## Start Selected passage
# 257 Weatherby Field Performance - I finally tested it!



## GregW (Oct 22, 2009)

Bought my 257 about 3 years ago and love the gun for deer hunting and have read countless tales of how effective it is on bigger game but hesitated to use it on Elk out of fear of wounding an animal and not recovering it. Finally and out of much encouragement from friends I took it Elk hunting this year. Shot #1 415 yds complete broadside, dead center in the rib cage, right between 2 ribs, it only penetrated one lung. Shot #2, about 50 yards closer facing me, it entered the chest cavity, broke shoulder bone and penetrated the entire animal and exited on the top of its back just before the tail. Had to sneek up on the dude and put one in the noodle to put it down.

So, what has this experience taught me:
1) I probably tested the outer limits of what a 120 gr bullet will do at 400 yrds, regardless of what the ballistic tables tell us.
2) I still love the accuracy and flat shooting ability of this gun, I hit exactly where I aimed.
## End Selected passage
## Start Data listing
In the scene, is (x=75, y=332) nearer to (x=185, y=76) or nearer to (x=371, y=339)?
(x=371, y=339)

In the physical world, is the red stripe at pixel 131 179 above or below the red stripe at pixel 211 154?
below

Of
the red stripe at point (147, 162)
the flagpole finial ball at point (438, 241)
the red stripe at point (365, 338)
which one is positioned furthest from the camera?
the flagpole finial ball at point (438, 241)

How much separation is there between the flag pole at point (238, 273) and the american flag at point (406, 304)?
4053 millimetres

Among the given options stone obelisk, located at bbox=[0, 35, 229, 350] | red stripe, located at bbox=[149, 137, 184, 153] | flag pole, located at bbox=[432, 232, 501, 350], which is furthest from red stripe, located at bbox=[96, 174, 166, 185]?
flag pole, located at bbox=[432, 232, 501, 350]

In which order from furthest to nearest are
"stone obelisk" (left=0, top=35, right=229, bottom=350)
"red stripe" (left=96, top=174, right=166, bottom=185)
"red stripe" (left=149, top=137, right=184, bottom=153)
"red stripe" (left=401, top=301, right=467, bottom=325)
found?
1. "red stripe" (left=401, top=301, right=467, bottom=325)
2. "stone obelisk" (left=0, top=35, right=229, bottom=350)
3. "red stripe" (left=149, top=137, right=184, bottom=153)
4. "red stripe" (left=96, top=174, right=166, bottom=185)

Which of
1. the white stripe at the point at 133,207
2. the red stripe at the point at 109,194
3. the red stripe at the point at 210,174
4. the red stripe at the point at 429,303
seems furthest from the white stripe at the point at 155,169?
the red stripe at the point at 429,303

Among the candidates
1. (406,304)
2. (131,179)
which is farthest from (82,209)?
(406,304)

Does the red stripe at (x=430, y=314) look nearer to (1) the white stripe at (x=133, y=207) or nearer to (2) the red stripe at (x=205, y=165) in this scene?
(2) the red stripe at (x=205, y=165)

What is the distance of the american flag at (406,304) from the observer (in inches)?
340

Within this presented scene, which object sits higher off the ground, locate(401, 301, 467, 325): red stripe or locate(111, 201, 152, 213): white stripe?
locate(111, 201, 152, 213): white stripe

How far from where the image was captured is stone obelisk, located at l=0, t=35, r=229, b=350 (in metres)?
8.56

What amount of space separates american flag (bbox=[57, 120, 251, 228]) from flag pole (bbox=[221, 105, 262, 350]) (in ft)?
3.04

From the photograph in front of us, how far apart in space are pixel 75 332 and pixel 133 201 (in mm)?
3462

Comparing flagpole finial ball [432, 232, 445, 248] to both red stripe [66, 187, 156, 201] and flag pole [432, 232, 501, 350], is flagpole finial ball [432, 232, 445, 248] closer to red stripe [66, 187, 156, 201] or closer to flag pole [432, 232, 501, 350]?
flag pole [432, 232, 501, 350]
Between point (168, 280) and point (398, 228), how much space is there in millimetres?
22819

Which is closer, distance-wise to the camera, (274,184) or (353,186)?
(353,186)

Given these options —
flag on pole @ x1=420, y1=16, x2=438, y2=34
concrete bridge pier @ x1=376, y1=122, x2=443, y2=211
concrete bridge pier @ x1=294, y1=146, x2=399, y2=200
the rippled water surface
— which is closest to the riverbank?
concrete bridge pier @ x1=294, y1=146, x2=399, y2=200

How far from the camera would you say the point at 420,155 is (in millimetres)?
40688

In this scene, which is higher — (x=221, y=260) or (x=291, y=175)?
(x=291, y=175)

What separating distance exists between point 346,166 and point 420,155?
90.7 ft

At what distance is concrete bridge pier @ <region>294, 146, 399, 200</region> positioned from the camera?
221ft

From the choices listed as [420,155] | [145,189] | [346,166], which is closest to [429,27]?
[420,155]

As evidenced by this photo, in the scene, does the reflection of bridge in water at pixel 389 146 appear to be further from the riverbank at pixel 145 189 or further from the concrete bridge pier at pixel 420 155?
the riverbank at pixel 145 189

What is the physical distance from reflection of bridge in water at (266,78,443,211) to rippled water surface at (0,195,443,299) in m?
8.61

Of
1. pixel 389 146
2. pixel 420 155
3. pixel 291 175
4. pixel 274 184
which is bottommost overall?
## End Data listing
| Required tasks |
[a] According to the forum thread about the 257 Weatherby, how many yards away was the elk for the first shot?
[b] Switch "camera" to "viewer" in the records, starting at the line that contains "What separating distance" and continuing through the end of the records, and give those lines again with nothing else changed.

| Expected responses |
[a] 415 yards.

[b]
What separating distance exists between point 346,166 and point 420,155?
90.7 ft

At what distance is concrete bridge pier @ <region>294, 146, 399, 200</region> positioned from the viewer?
221ft

From the choices listed as [420,155] | [145,189] | [346,166], which is closest to [429,27]?
[420,155]

As evidenced by this photo, in the scene, does the reflection of bridge in water at pixel 389 146 appear to be further from the riverbank at pixel 145 189 or further from the concrete bridge pier at pixel 420 155?
the riverbank at pixel 145 189

What is the physical distance from reflection of bridge in water at (266,78,443,211) to rippled water surface at (0,195,443,299) in m?
8.61

Of
1. pixel 389 146
2. pixel 420 155
3. pixel 291 175
4. pixel 274 184
which is bottommost overall?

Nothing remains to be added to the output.